Input for this task:
__________
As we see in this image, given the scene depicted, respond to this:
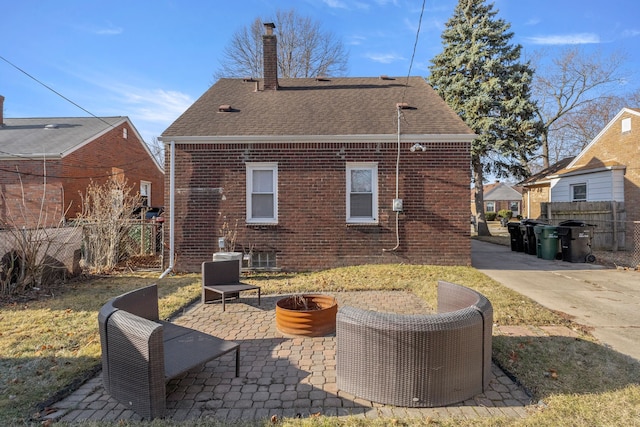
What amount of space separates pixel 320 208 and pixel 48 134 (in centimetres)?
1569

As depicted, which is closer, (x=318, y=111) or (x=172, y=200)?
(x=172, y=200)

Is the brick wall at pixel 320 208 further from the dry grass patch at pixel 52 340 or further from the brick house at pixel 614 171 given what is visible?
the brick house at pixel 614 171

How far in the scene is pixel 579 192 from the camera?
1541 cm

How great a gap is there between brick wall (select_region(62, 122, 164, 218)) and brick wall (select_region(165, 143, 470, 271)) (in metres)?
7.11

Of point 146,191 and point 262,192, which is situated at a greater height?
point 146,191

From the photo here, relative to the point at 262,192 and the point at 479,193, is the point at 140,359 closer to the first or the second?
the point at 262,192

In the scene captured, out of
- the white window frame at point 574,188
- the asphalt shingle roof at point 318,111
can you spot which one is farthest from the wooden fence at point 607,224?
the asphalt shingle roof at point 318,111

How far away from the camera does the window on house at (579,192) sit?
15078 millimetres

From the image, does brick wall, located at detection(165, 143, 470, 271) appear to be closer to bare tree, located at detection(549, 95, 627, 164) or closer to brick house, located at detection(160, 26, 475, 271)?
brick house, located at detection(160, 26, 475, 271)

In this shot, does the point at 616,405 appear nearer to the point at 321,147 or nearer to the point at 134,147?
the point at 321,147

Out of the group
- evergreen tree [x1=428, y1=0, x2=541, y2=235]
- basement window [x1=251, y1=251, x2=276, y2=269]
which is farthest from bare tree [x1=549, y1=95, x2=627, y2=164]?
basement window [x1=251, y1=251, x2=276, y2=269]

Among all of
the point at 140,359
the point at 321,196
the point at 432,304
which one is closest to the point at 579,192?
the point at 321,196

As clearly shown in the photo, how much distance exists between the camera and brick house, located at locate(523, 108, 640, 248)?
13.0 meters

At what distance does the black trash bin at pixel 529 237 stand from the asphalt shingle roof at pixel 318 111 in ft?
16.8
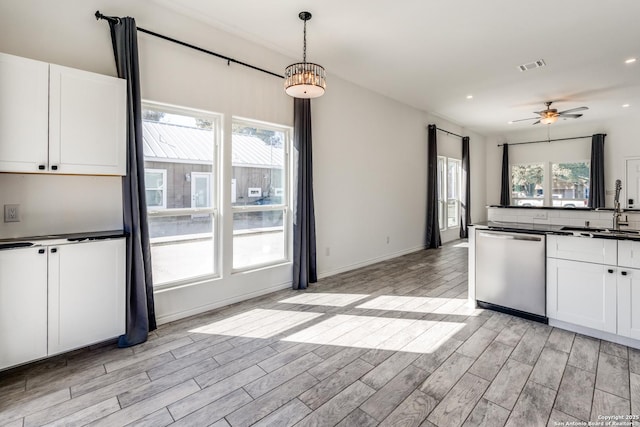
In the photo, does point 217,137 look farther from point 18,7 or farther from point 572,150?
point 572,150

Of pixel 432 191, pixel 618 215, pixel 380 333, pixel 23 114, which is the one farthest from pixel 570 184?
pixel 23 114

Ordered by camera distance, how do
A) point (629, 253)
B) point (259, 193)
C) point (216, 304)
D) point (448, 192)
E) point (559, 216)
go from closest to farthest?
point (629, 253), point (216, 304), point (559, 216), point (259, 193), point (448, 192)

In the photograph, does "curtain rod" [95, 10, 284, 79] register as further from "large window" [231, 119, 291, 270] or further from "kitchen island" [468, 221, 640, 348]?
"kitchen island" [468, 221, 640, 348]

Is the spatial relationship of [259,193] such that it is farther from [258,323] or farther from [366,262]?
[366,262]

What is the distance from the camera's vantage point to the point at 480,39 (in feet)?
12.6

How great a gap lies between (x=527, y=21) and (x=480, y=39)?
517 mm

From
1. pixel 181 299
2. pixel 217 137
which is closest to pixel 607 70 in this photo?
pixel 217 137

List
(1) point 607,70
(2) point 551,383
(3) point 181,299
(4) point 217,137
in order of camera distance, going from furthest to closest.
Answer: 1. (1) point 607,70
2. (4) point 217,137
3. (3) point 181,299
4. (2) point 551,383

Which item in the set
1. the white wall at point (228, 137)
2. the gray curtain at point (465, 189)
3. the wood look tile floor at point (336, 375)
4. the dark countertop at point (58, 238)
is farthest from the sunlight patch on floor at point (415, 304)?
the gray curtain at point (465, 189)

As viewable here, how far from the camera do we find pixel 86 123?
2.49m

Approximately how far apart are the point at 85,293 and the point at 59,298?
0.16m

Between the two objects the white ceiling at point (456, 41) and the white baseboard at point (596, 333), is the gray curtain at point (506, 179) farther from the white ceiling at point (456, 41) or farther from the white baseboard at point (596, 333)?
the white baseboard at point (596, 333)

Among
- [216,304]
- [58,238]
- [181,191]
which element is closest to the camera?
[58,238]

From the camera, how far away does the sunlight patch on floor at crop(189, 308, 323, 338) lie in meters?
__________
Return the whole listing above word for word, leaving out the pictures.

Answer to this task:
As we see in this image, given the scene depicted, respond to this:
What amount of space separates pixel 320 208 and pixel 48 134 (in centimetres)?
1569

As depicted, which is closer, (x=318, y=111) or (x=172, y=200)?
(x=172, y=200)

Is the brick wall at pixel 320 208 further from the dry grass patch at pixel 52 340 or further from the brick house at pixel 614 171 given what is visible?
the brick house at pixel 614 171

How far in the scene is pixel 579 192 from the camera?
1541 cm

How great a gap is there between brick wall (select_region(62, 122, 164, 218)) and brick wall (select_region(165, 143, 470, 271)) (in metres)?
7.11

Of point 146,191 and point 262,192, which is situated at a greater height?
point 146,191

From the photo here, relative to the point at 262,192 and the point at 479,193, is the point at 140,359 closer to the first or the second?
the point at 262,192

In the scene captured, out of
- the white window frame at point 574,188
- the asphalt shingle roof at point 318,111
can you spot which one is farthest from the wooden fence at point 607,224?
the asphalt shingle roof at point 318,111

How far away from the camera does the window on house at (579,192) sit?
15078 millimetres

From the image, does brick wall, located at detection(165, 143, 470, 271) appear to be closer to bare tree, located at detection(549, 95, 627, 164) or closer to brick house, located at detection(160, 26, 475, 271)?
brick house, located at detection(160, 26, 475, 271)

In this shot, does the point at 616,405 appear nearer to the point at 321,147 or nearer to the point at 134,147?
the point at 321,147

Out of the group
- evergreen tree [x1=428, y1=0, x2=541, y2=235]
- basement window [x1=251, y1=251, x2=276, y2=269]
which is farthest from bare tree [x1=549, y1=95, x2=627, y2=164]?
basement window [x1=251, y1=251, x2=276, y2=269]

Among all of
the point at 140,359
the point at 321,196
the point at 432,304
which one is closest to the point at 579,192?
the point at 321,196

As clearly shown in the photo, how much distance exists between the camera and brick house, located at locate(523, 108, 640, 248)?
13.0 meters

At what distance does the black trash bin at pixel 529 237 stand from the asphalt shingle roof at pixel 318 111 in ft?
16.8
In the photo, does point 217,137 look farther from point 18,7 or farther from point 572,150?
point 572,150

Of pixel 432 191, pixel 618 215, pixel 380 333, pixel 23 114, which is the one farthest from pixel 570 184?
pixel 23 114

Ordered by camera distance, how do
A) point (629, 253)
B) point (259, 193)
C) point (216, 304)
D) point (448, 192)
E) point (559, 216)
go from closest to farthest?
point (629, 253), point (216, 304), point (559, 216), point (259, 193), point (448, 192)

In the photograph, does "curtain rod" [95, 10, 284, 79] register as further from "large window" [231, 119, 291, 270] or further from "kitchen island" [468, 221, 640, 348]?
"kitchen island" [468, 221, 640, 348]

Is the spatial relationship of [259,193] such that it is farther from [258,323] or farther from [366,262]?
[366,262]

What is the distance from the camera's vantage point to the point at 480,39 (in feet)?
12.6

How great a gap lies between (x=527, y=21) and (x=480, y=39)?
517 mm

From
1. pixel 181 299
2. pixel 217 137
which is closest to pixel 607 70 in this photo?
pixel 217 137

List
(1) point 607,70
(2) point 551,383
(3) point 181,299
(4) point 217,137
in order of camera distance, going from furthest to closest.
Answer: 1. (1) point 607,70
2. (4) point 217,137
3. (3) point 181,299
4. (2) point 551,383

Which item in the set
1. the white wall at point (228, 137)
2. the gray curtain at point (465, 189)
3. the wood look tile floor at point (336, 375)
4. the dark countertop at point (58, 238)
is farthest from the sunlight patch on floor at point (415, 304)?
the gray curtain at point (465, 189)

As viewable here, how far from the camera do we find pixel 86 123?
2.49m

Approximately how far apart are the point at 85,293 and the point at 59,298?
0.16m

Between the two objects the white ceiling at point (456, 41) and the white baseboard at point (596, 333), is the gray curtain at point (506, 179) farther from the white ceiling at point (456, 41) or farther from the white baseboard at point (596, 333)?
the white baseboard at point (596, 333)

Among
- [216,304]
- [58,238]
- [181,191]
which element is closest to the camera?
[58,238]

From the camera, how far away does the sunlight patch on floor at crop(189, 308, 323, 338) lie in meters?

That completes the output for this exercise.